Veterans Embrace Benefits of Community Colleges, But More Must Be Done to Welcome Them

By Dr. Joe May

When Congress enacted the Post-9/11 GI Bill in 2009, its purpose was to grant greater benefits to student veterans and, to a large extent, that goal has been achieved. These expanded GI Bill benefits allow veterans to more adequately cover the cost of a college education by providing them with up to 36 months of educational benefits, including a monthly housing allowance, a stipend for books and supplies, and an option to transfer benefits to family members.

This “new” GI Bill also helps schools. For instance, the federal government matches the dollar contribution of every participating institution for all costs not covered by the legislation.

Yet in spite of provisions for generous benefits, many veterans do not take advantage of the GI Bill to pay for college. Studies have found only about 40 percent of student veterans actually use the educational benefits provided by the GI Bill.

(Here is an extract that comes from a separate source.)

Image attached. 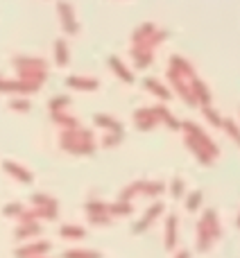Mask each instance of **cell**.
<instances>
[{"mask_svg":"<svg viewBox=\"0 0 240 258\" xmlns=\"http://www.w3.org/2000/svg\"><path fill=\"white\" fill-rule=\"evenodd\" d=\"M161 213H163V202H154V204H152L150 209H147L145 213H143V218L138 220L136 224H134L132 231L136 233V236H138V233H143L145 229H150V227H152V222H154V220L159 218Z\"/></svg>","mask_w":240,"mask_h":258,"instance_id":"30bf717a","label":"cell"},{"mask_svg":"<svg viewBox=\"0 0 240 258\" xmlns=\"http://www.w3.org/2000/svg\"><path fill=\"white\" fill-rule=\"evenodd\" d=\"M168 82H170V86H172V91L188 104V107H197V100L191 91V80H186V77L179 75L177 71L168 68Z\"/></svg>","mask_w":240,"mask_h":258,"instance_id":"5b68a950","label":"cell"},{"mask_svg":"<svg viewBox=\"0 0 240 258\" xmlns=\"http://www.w3.org/2000/svg\"><path fill=\"white\" fill-rule=\"evenodd\" d=\"M152 111H154L156 120L163 122L168 129H172V132H182V122H179L177 118L170 113V109L165 107V104H156V107H152Z\"/></svg>","mask_w":240,"mask_h":258,"instance_id":"e0dca14e","label":"cell"},{"mask_svg":"<svg viewBox=\"0 0 240 258\" xmlns=\"http://www.w3.org/2000/svg\"><path fill=\"white\" fill-rule=\"evenodd\" d=\"M182 129H184V134H186V136H193V138H195V141L200 143V145L204 147V150L209 152L211 156H213V159L220 154L218 145H215V143L211 141V136H209V134H206V132H202L200 125H195V122H191V120H184V122H182Z\"/></svg>","mask_w":240,"mask_h":258,"instance_id":"8992f818","label":"cell"},{"mask_svg":"<svg viewBox=\"0 0 240 258\" xmlns=\"http://www.w3.org/2000/svg\"><path fill=\"white\" fill-rule=\"evenodd\" d=\"M30 202H32V209H34L36 215H39V220H54L59 215L57 200L45 195V192H34V195L30 197Z\"/></svg>","mask_w":240,"mask_h":258,"instance_id":"277c9868","label":"cell"},{"mask_svg":"<svg viewBox=\"0 0 240 258\" xmlns=\"http://www.w3.org/2000/svg\"><path fill=\"white\" fill-rule=\"evenodd\" d=\"M43 233V227H41L39 222H23L18 224L16 229H14V236L18 238V240H27V238H36Z\"/></svg>","mask_w":240,"mask_h":258,"instance_id":"7402d4cb","label":"cell"},{"mask_svg":"<svg viewBox=\"0 0 240 258\" xmlns=\"http://www.w3.org/2000/svg\"><path fill=\"white\" fill-rule=\"evenodd\" d=\"M123 138H125V132H107L102 138V147H107V150L118 147L120 143H123Z\"/></svg>","mask_w":240,"mask_h":258,"instance_id":"e575fe53","label":"cell"},{"mask_svg":"<svg viewBox=\"0 0 240 258\" xmlns=\"http://www.w3.org/2000/svg\"><path fill=\"white\" fill-rule=\"evenodd\" d=\"M134 125H136V129H141V132H152V129L159 125V120H156L152 109H138V111H134Z\"/></svg>","mask_w":240,"mask_h":258,"instance_id":"4fadbf2b","label":"cell"},{"mask_svg":"<svg viewBox=\"0 0 240 258\" xmlns=\"http://www.w3.org/2000/svg\"><path fill=\"white\" fill-rule=\"evenodd\" d=\"M184 190H186V183H184L182 177H174L172 183H170V195L174 197V200H179V197L184 195Z\"/></svg>","mask_w":240,"mask_h":258,"instance_id":"ab89813d","label":"cell"},{"mask_svg":"<svg viewBox=\"0 0 240 258\" xmlns=\"http://www.w3.org/2000/svg\"><path fill=\"white\" fill-rule=\"evenodd\" d=\"M141 192H143V181H132V183H127V186L120 190L118 202H129V204H132V200L134 197H138Z\"/></svg>","mask_w":240,"mask_h":258,"instance_id":"83f0119b","label":"cell"},{"mask_svg":"<svg viewBox=\"0 0 240 258\" xmlns=\"http://www.w3.org/2000/svg\"><path fill=\"white\" fill-rule=\"evenodd\" d=\"M202 200H204L202 190H193V192H188V195H186V211H188V213H195V211L202 206Z\"/></svg>","mask_w":240,"mask_h":258,"instance_id":"1f68e13d","label":"cell"},{"mask_svg":"<svg viewBox=\"0 0 240 258\" xmlns=\"http://www.w3.org/2000/svg\"><path fill=\"white\" fill-rule=\"evenodd\" d=\"M168 39V32H161V30H154V34L150 36V39H147V43H145V48L147 50H154L156 45H161L163 43V41Z\"/></svg>","mask_w":240,"mask_h":258,"instance_id":"74e56055","label":"cell"},{"mask_svg":"<svg viewBox=\"0 0 240 258\" xmlns=\"http://www.w3.org/2000/svg\"><path fill=\"white\" fill-rule=\"evenodd\" d=\"M220 238V222H218V213L213 209H206L202 220L197 222V249L200 251H209L211 245Z\"/></svg>","mask_w":240,"mask_h":258,"instance_id":"3957f363","label":"cell"},{"mask_svg":"<svg viewBox=\"0 0 240 258\" xmlns=\"http://www.w3.org/2000/svg\"><path fill=\"white\" fill-rule=\"evenodd\" d=\"M93 122L100 129H104V132H123V122L116 120V118H111L109 113H98V116L93 118Z\"/></svg>","mask_w":240,"mask_h":258,"instance_id":"484cf974","label":"cell"},{"mask_svg":"<svg viewBox=\"0 0 240 258\" xmlns=\"http://www.w3.org/2000/svg\"><path fill=\"white\" fill-rule=\"evenodd\" d=\"M59 236L66 238V240H82L86 236V229L80 227V224H64L59 229Z\"/></svg>","mask_w":240,"mask_h":258,"instance_id":"4316f807","label":"cell"},{"mask_svg":"<svg viewBox=\"0 0 240 258\" xmlns=\"http://www.w3.org/2000/svg\"><path fill=\"white\" fill-rule=\"evenodd\" d=\"M3 170L9 174L12 179H16L18 183H32L34 181V177H32V172L25 168V165L16 163V161H3Z\"/></svg>","mask_w":240,"mask_h":258,"instance_id":"8fae6325","label":"cell"},{"mask_svg":"<svg viewBox=\"0 0 240 258\" xmlns=\"http://www.w3.org/2000/svg\"><path fill=\"white\" fill-rule=\"evenodd\" d=\"M50 120L54 125H59V129H77L80 127V120L75 116H71L68 111H57V113H50Z\"/></svg>","mask_w":240,"mask_h":258,"instance_id":"cb8c5ba5","label":"cell"},{"mask_svg":"<svg viewBox=\"0 0 240 258\" xmlns=\"http://www.w3.org/2000/svg\"><path fill=\"white\" fill-rule=\"evenodd\" d=\"M91 224H95V227H107V224L113 222V218L109 213H95V215H89Z\"/></svg>","mask_w":240,"mask_h":258,"instance_id":"b9f144b4","label":"cell"},{"mask_svg":"<svg viewBox=\"0 0 240 258\" xmlns=\"http://www.w3.org/2000/svg\"><path fill=\"white\" fill-rule=\"evenodd\" d=\"M236 224H238V227H240V213H238V220H236Z\"/></svg>","mask_w":240,"mask_h":258,"instance_id":"f6af8a7d","label":"cell"},{"mask_svg":"<svg viewBox=\"0 0 240 258\" xmlns=\"http://www.w3.org/2000/svg\"><path fill=\"white\" fill-rule=\"evenodd\" d=\"M191 91H193V95H195V100H197V107H209L211 100H213L211 89L202 80H197V77H193L191 80Z\"/></svg>","mask_w":240,"mask_h":258,"instance_id":"2e32d148","label":"cell"},{"mask_svg":"<svg viewBox=\"0 0 240 258\" xmlns=\"http://www.w3.org/2000/svg\"><path fill=\"white\" fill-rule=\"evenodd\" d=\"M186 145H188V150H191L193 154H195V159L200 161V163H204V165H211V163H213V161H215L213 156H211L209 152H206L204 147H202L200 143H197V141H195V138H193V136H186Z\"/></svg>","mask_w":240,"mask_h":258,"instance_id":"603a6c76","label":"cell"},{"mask_svg":"<svg viewBox=\"0 0 240 258\" xmlns=\"http://www.w3.org/2000/svg\"><path fill=\"white\" fill-rule=\"evenodd\" d=\"M107 66H109V71H111L120 82H125V84H134V82H136L134 73L129 71L127 66H125V61H123L120 57H116V54H111V57L107 59Z\"/></svg>","mask_w":240,"mask_h":258,"instance_id":"7c38bea8","label":"cell"},{"mask_svg":"<svg viewBox=\"0 0 240 258\" xmlns=\"http://www.w3.org/2000/svg\"><path fill=\"white\" fill-rule=\"evenodd\" d=\"M177 227H179V222H177V215L174 213H170L168 218H165V224H163V245H165V249H174V245H177Z\"/></svg>","mask_w":240,"mask_h":258,"instance_id":"ac0fdd59","label":"cell"},{"mask_svg":"<svg viewBox=\"0 0 240 258\" xmlns=\"http://www.w3.org/2000/svg\"><path fill=\"white\" fill-rule=\"evenodd\" d=\"M9 109H12V111H18V113H27L32 109V102L27 98H23V95H16V98L9 102Z\"/></svg>","mask_w":240,"mask_h":258,"instance_id":"d590c367","label":"cell"},{"mask_svg":"<svg viewBox=\"0 0 240 258\" xmlns=\"http://www.w3.org/2000/svg\"><path fill=\"white\" fill-rule=\"evenodd\" d=\"M134 211V206L129 204V202H111V204H109V215H111V218H123V215H129Z\"/></svg>","mask_w":240,"mask_h":258,"instance_id":"f546056e","label":"cell"},{"mask_svg":"<svg viewBox=\"0 0 240 258\" xmlns=\"http://www.w3.org/2000/svg\"><path fill=\"white\" fill-rule=\"evenodd\" d=\"M170 68H172V71H177L179 75H184L186 80H193V77H197L193 63L188 61V59L179 57V54H172V57H170Z\"/></svg>","mask_w":240,"mask_h":258,"instance_id":"ffe728a7","label":"cell"},{"mask_svg":"<svg viewBox=\"0 0 240 258\" xmlns=\"http://www.w3.org/2000/svg\"><path fill=\"white\" fill-rule=\"evenodd\" d=\"M66 86L73 91H98L100 82L93 77H84V75H71L66 77Z\"/></svg>","mask_w":240,"mask_h":258,"instance_id":"9a60e30c","label":"cell"},{"mask_svg":"<svg viewBox=\"0 0 240 258\" xmlns=\"http://www.w3.org/2000/svg\"><path fill=\"white\" fill-rule=\"evenodd\" d=\"M39 91L36 86L27 84L23 80H0V93H9V95H30Z\"/></svg>","mask_w":240,"mask_h":258,"instance_id":"9c48e42d","label":"cell"},{"mask_svg":"<svg viewBox=\"0 0 240 258\" xmlns=\"http://www.w3.org/2000/svg\"><path fill=\"white\" fill-rule=\"evenodd\" d=\"M39 258H45V256H39Z\"/></svg>","mask_w":240,"mask_h":258,"instance_id":"bcb514c9","label":"cell"},{"mask_svg":"<svg viewBox=\"0 0 240 258\" xmlns=\"http://www.w3.org/2000/svg\"><path fill=\"white\" fill-rule=\"evenodd\" d=\"M84 209H86V213H89V215L109 213V204H107V202H102V200H89V202L84 204Z\"/></svg>","mask_w":240,"mask_h":258,"instance_id":"836d02e7","label":"cell"},{"mask_svg":"<svg viewBox=\"0 0 240 258\" xmlns=\"http://www.w3.org/2000/svg\"><path fill=\"white\" fill-rule=\"evenodd\" d=\"M129 57H132L134 66L143 71V68L152 66V61H154V50H147V48H143V45H132Z\"/></svg>","mask_w":240,"mask_h":258,"instance_id":"5bb4252c","label":"cell"},{"mask_svg":"<svg viewBox=\"0 0 240 258\" xmlns=\"http://www.w3.org/2000/svg\"><path fill=\"white\" fill-rule=\"evenodd\" d=\"M64 258H100V251H89V249H68V251H64Z\"/></svg>","mask_w":240,"mask_h":258,"instance_id":"8d00e7d4","label":"cell"},{"mask_svg":"<svg viewBox=\"0 0 240 258\" xmlns=\"http://www.w3.org/2000/svg\"><path fill=\"white\" fill-rule=\"evenodd\" d=\"M59 145L64 152L75 156H89L95 152V138L93 132L86 127H77V129H62L59 134Z\"/></svg>","mask_w":240,"mask_h":258,"instance_id":"6da1fadb","label":"cell"},{"mask_svg":"<svg viewBox=\"0 0 240 258\" xmlns=\"http://www.w3.org/2000/svg\"><path fill=\"white\" fill-rule=\"evenodd\" d=\"M73 100L68 98V95H57V98H52L48 102V109L50 113H57V111H68V107H71Z\"/></svg>","mask_w":240,"mask_h":258,"instance_id":"4dcf8cb0","label":"cell"},{"mask_svg":"<svg viewBox=\"0 0 240 258\" xmlns=\"http://www.w3.org/2000/svg\"><path fill=\"white\" fill-rule=\"evenodd\" d=\"M202 113H204V118H206V120H209V122H211V125H213L215 129H222L224 118L220 116V113L215 111V109L211 107V104H209V107H202Z\"/></svg>","mask_w":240,"mask_h":258,"instance_id":"d6a6232c","label":"cell"},{"mask_svg":"<svg viewBox=\"0 0 240 258\" xmlns=\"http://www.w3.org/2000/svg\"><path fill=\"white\" fill-rule=\"evenodd\" d=\"M57 12H59V18H62L64 32H66V34H77V32H80V23H77V16L71 5L62 0V3L57 5Z\"/></svg>","mask_w":240,"mask_h":258,"instance_id":"52a82bcc","label":"cell"},{"mask_svg":"<svg viewBox=\"0 0 240 258\" xmlns=\"http://www.w3.org/2000/svg\"><path fill=\"white\" fill-rule=\"evenodd\" d=\"M165 183L163 181H143V192L141 195L150 197V200H156L159 195H163Z\"/></svg>","mask_w":240,"mask_h":258,"instance_id":"f1b7e54d","label":"cell"},{"mask_svg":"<svg viewBox=\"0 0 240 258\" xmlns=\"http://www.w3.org/2000/svg\"><path fill=\"white\" fill-rule=\"evenodd\" d=\"M12 66L18 71V80L27 82V84L36 86V89H41L45 84V80H48V61L41 57H30V54L14 57Z\"/></svg>","mask_w":240,"mask_h":258,"instance_id":"7a4b0ae2","label":"cell"},{"mask_svg":"<svg viewBox=\"0 0 240 258\" xmlns=\"http://www.w3.org/2000/svg\"><path fill=\"white\" fill-rule=\"evenodd\" d=\"M174 258H191V254H188V251H179V254L174 256Z\"/></svg>","mask_w":240,"mask_h":258,"instance_id":"ee69618b","label":"cell"},{"mask_svg":"<svg viewBox=\"0 0 240 258\" xmlns=\"http://www.w3.org/2000/svg\"><path fill=\"white\" fill-rule=\"evenodd\" d=\"M154 30H156L154 23H143V25L136 27V32L132 34V45H143V48H145L147 39L154 34Z\"/></svg>","mask_w":240,"mask_h":258,"instance_id":"d4e9b609","label":"cell"},{"mask_svg":"<svg viewBox=\"0 0 240 258\" xmlns=\"http://www.w3.org/2000/svg\"><path fill=\"white\" fill-rule=\"evenodd\" d=\"M16 220H18V224H23V222H39V215H36L34 209H25Z\"/></svg>","mask_w":240,"mask_h":258,"instance_id":"7bdbcfd3","label":"cell"},{"mask_svg":"<svg viewBox=\"0 0 240 258\" xmlns=\"http://www.w3.org/2000/svg\"><path fill=\"white\" fill-rule=\"evenodd\" d=\"M143 86H145V89L150 91L154 98H159L161 102H168V100H172V93H170V89L161 84L159 80H152V77H147V80L143 82Z\"/></svg>","mask_w":240,"mask_h":258,"instance_id":"44dd1931","label":"cell"},{"mask_svg":"<svg viewBox=\"0 0 240 258\" xmlns=\"http://www.w3.org/2000/svg\"><path fill=\"white\" fill-rule=\"evenodd\" d=\"M222 129H224V132L229 134V136L233 138V141L238 143V145H240V127L236 125V122H233V120H229V118H224V122H222Z\"/></svg>","mask_w":240,"mask_h":258,"instance_id":"f35d334b","label":"cell"},{"mask_svg":"<svg viewBox=\"0 0 240 258\" xmlns=\"http://www.w3.org/2000/svg\"><path fill=\"white\" fill-rule=\"evenodd\" d=\"M23 211H25V206H23V204H18V202H9V204H5L3 213L7 215V218H18Z\"/></svg>","mask_w":240,"mask_h":258,"instance_id":"60d3db41","label":"cell"},{"mask_svg":"<svg viewBox=\"0 0 240 258\" xmlns=\"http://www.w3.org/2000/svg\"><path fill=\"white\" fill-rule=\"evenodd\" d=\"M52 57H54V63H57L59 68L68 66V61H71V50H68L66 39H54V43H52Z\"/></svg>","mask_w":240,"mask_h":258,"instance_id":"d6986e66","label":"cell"},{"mask_svg":"<svg viewBox=\"0 0 240 258\" xmlns=\"http://www.w3.org/2000/svg\"><path fill=\"white\" fill-rule=\"evenodd\" d=\"M48 251H50V242L32 240V242H27V245L18 247V249L14 251V256L16 258H39V256H45Z\"/></svg>","mask_w":240,"mask_h":258,"instance_id":"ba28073f","label":"cell"}]
</instances>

Reaching out to student veterans and showing them how to access and effectively use their GI Bill benefits helps them build new lives and careers. That’s something which a close-knit group of community colleges across the United States wants to do. Those schools formed an organization, Rebuilding America’s Middle Class, several years ago, and RAMC members believe in grass roots efforts to rebuild the country through education and economic development. Helping student veterans is an important part of this effort.

At some types of institutions, veterans are very hard to find. The Associated Press recently reported that Ivy League schools are struggling to enroll veterans. Harvard, for example, counts only three veterans in its undergraduate liberal arts program and Princeton only one.

One thing is certain: Veterans and community colleges have found each other. Nearly 45 percent of veterans who are receiving education benefits attend public two-year institutions, more than double the percentage attending any other type of school.

The reason is simple – there are many positive aspects to attending community college, and schools have become more adept at promoting those positives. And to attract even more student veterans, community colleges are emphasizing veteran-specific financial and support services, acceptance of military credit, and strong career pathways connected to community partners, job training, and apprenticeships.

Nevertheless, community colleges can and must do more. So on this Veteran’s Day, we at Rebuilding America’s College Class: A Coalition of Community Colleges recommend several steps to tighten the embrace that veterans deserve; by doing that, we can reduce the stress levels that student veterans experience about paying for college. We believe that community colleges should commit to:

  • Increasing the visibility of Veterans Affairs offices and officials. Student veterans usually seek assistance with admissions, financial aid, and other services. Whenever these services are located across campus in different locations, it may be hard for the veterans to locate and use them effectively. Identifying an entry “portal” for student veterans is a critical strategy for meeting veterans’ specific needs.
  • Offering specialized orientations or college success courses for student veterans. Specialized orientations may be useful in identifying student veterans, especially for campuses that do not have a designated Veterans Affairs office. Once student veterans self-identify, they can be connected to campus professionals who provide financial aid and other support services.
  • Finding creative ways for student veterans to interact. A number of community colleges offers organizations that enable veterans to interact with one another, and such programs should become universal. And when student veterans voice interest in student organizations more broadly, they should be welcomed.
  • Raising campus awareness of veterans’ needs through campus-wide forums and faculty/staff training. Many student veterans have a strong desire to be acknowledged and understood by faculty and staff, particularly when they are facing academic or health challenges. By providing faculty and staff with the proper training, community colleges can better prepare faculty, staff, and counselors/advisors to assist and meet the needs of student veterans.
  • Increasing military training credit articulation. Articulation of military training by higher education institutions ensures that student veterans are granted appropriate academic credit for military learning experiences. As a result, increasing military articulation agreements offered by community colleges also may increase enrollment and program completion among those student veterans.

Certainly these recommendations are not the be-all and end-all of serving veterans at our institutions, and more research is needed on student veterans across the board. For example, a lack of information exists about student veterans’ college retention, completion, and success rates across varying types of higher education institutions. Many institutions collect limited data on student veterans’ retention and completion rates; even fewer break down data on retention and completion by race, gender, income, and other characteristics that may relate to college success.

No doubt, better tracking is needed of the student veteran population and, in particular, we need to know more about how student veterans experience community college and the services that they provide. Community college administrations and institutional researchers should embark on efforts to collect data – both quantitative and qualitative, from online surveys to student focus groups – to track the experiences of student veterans and also to understand how their experiences have an impact on educational outcomes. Demonstrating this important attention to detail would be our single best way to say to America’s veterans: “Thank you for your service.”


Dr. Joe May is Chancellor, Dallas County (TX) Community College District; and President, Rebuilding America’s Middle Class.